At the same time, it's also building out a quantum networking portfolio to be able to better scale out its systems. One big step in this direction was with its acquisition of LightSynq, which gave it quantum interconnect technology. With LightSynq's photonic interconnect technology, IonQ will now be able to move to a modular architecture, linking "small traps" (individual quantum chips that hold a manageable number of ions) together to form a single powerful unit that is more stable and easily controllable.
It also has a fortress of a balance sheet that will let it continue to make acquisitions and fund its research and development.
Image source: Getty Images.
The verdict
While D-Wave's stock was the clear winner in 2025, its technology is much more niche.
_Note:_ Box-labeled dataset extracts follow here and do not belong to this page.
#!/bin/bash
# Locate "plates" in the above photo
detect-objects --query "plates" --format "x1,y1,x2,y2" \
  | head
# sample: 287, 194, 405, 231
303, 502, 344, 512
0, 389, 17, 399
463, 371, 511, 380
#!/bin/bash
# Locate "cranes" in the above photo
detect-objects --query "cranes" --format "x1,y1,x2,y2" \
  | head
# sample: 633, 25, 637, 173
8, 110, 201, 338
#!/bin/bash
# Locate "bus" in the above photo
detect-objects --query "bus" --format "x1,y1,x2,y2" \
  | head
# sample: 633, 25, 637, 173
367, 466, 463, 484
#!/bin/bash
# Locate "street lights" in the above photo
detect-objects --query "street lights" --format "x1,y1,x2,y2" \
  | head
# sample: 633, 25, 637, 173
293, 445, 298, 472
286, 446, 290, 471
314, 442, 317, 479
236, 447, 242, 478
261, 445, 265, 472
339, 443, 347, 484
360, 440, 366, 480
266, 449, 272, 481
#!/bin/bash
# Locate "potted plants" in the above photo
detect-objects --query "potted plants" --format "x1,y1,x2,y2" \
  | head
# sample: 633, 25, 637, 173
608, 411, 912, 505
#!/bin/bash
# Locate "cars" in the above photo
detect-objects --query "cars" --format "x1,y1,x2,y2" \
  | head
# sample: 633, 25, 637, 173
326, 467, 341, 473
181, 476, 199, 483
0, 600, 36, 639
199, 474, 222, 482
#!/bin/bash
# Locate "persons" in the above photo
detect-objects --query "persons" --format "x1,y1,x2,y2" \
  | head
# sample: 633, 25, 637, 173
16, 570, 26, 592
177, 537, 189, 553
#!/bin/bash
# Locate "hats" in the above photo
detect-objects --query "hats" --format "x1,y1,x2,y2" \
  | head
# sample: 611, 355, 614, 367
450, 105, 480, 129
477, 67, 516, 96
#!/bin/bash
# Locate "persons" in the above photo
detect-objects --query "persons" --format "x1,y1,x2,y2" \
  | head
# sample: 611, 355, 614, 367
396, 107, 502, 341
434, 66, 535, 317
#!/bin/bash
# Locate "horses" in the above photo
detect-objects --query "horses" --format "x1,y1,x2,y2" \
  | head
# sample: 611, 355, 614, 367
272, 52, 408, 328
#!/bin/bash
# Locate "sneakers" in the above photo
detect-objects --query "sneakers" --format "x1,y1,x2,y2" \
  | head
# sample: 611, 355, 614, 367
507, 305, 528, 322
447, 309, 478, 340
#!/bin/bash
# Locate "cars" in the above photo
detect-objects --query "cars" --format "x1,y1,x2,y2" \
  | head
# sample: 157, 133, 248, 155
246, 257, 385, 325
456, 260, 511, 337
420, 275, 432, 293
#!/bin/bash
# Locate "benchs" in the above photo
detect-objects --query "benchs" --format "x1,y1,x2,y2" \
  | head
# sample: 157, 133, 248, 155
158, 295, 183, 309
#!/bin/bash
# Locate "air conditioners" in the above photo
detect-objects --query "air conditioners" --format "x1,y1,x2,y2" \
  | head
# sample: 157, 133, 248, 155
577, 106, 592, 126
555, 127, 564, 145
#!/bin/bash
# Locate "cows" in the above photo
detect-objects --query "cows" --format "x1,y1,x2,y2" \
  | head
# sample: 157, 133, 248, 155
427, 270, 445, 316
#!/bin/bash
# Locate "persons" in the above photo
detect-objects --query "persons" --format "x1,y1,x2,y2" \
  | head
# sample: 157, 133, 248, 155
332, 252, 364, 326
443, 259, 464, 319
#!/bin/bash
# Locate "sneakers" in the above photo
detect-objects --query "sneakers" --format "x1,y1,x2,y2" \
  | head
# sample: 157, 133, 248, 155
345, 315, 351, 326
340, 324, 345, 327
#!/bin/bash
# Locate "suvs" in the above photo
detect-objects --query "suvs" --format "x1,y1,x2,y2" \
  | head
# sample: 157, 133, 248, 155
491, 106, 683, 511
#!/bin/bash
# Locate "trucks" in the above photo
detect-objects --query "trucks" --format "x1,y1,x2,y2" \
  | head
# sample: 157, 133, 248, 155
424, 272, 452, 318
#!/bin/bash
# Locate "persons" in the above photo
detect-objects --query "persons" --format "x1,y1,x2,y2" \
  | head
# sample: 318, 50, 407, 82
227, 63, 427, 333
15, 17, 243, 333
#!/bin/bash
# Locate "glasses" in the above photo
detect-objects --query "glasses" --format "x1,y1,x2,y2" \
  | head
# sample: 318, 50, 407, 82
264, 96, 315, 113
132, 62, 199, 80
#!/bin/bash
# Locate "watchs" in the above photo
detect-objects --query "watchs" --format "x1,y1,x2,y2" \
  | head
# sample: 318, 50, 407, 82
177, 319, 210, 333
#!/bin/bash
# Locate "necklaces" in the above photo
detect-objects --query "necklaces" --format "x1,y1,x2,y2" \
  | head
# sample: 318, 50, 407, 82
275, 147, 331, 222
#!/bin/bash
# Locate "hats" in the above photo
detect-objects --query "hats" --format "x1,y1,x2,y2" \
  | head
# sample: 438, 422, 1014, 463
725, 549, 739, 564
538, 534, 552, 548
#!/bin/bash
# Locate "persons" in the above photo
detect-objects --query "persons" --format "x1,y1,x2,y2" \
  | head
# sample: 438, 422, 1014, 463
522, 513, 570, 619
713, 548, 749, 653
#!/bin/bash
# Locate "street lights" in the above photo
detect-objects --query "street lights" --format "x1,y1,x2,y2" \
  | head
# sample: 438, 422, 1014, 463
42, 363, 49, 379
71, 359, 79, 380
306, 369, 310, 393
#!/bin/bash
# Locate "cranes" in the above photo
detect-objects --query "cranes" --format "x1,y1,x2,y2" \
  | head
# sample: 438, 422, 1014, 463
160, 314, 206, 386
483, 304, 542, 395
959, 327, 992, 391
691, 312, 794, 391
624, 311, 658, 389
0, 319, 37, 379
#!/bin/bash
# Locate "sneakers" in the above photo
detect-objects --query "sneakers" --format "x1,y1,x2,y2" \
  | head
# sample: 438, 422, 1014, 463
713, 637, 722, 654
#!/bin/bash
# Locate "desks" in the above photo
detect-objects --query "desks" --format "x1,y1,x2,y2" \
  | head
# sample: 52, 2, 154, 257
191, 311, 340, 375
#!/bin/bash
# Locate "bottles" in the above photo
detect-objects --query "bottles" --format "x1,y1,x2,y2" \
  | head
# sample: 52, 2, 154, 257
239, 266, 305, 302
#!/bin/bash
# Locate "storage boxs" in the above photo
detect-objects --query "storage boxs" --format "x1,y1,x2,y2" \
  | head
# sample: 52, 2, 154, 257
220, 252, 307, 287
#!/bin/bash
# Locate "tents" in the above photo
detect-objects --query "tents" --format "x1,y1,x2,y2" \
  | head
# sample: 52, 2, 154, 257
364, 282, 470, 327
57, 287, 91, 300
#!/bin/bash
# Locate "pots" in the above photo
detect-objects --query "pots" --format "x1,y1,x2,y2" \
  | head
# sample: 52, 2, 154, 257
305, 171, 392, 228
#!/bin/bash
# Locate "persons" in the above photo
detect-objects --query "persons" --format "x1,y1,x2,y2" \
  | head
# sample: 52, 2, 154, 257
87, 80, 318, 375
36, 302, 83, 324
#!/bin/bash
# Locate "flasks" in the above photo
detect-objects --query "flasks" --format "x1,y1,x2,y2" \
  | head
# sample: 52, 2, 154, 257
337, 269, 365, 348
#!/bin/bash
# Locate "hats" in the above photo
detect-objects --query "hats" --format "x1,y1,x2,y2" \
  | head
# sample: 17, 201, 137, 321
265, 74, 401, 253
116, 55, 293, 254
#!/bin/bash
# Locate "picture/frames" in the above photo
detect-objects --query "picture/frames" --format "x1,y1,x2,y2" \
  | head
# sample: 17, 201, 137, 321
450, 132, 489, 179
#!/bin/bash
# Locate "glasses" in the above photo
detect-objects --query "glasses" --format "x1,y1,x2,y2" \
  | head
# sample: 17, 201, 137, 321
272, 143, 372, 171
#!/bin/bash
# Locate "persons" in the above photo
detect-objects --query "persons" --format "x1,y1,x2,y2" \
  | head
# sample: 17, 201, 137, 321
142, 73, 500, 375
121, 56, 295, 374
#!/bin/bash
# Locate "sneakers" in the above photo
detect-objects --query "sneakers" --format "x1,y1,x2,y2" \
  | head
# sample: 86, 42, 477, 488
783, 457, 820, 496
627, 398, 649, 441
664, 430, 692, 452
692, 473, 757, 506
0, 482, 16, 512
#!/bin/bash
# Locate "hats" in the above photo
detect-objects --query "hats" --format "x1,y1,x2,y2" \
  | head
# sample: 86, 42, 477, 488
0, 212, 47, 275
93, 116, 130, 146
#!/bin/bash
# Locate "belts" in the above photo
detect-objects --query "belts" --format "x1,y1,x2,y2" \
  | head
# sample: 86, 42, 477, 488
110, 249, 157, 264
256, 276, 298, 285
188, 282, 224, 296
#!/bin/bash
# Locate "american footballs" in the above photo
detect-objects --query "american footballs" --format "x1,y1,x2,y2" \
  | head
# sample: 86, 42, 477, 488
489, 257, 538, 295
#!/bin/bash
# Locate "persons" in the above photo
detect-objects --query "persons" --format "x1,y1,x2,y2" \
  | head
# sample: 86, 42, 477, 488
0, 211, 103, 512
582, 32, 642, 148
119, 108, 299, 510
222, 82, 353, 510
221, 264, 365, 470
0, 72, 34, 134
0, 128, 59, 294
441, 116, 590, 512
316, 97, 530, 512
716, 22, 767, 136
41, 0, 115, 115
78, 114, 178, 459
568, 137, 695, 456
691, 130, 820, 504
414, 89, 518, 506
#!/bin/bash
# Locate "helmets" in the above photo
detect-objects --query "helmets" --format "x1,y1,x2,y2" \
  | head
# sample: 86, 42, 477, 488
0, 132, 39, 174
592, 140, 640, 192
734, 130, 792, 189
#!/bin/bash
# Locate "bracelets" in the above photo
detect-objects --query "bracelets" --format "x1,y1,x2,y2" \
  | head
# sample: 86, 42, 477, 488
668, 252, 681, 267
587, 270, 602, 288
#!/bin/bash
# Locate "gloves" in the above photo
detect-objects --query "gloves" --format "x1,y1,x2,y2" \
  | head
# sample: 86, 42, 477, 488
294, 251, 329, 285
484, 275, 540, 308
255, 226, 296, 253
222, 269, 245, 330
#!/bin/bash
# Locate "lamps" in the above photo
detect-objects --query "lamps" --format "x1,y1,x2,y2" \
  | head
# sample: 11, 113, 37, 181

It is essentially solving specific problems through brute force computing, quickly calculating things over and over again to find good answers. This has turned into real products, but it likely isn't the long-term solution to quantum computing.
IonQ is still very much in the proof-of-concept phase. While it does have sales, the most important driver for the stock next year will be hitting technical milestones like break-even error correction and exhibiting a multicore quantum computer.
After D-Wave's huge 2025 run, I'm picking IonQ to outperform in 2026, as I think its technology has the better long-term potential and that it should hit some key milestones next year that get investors excited.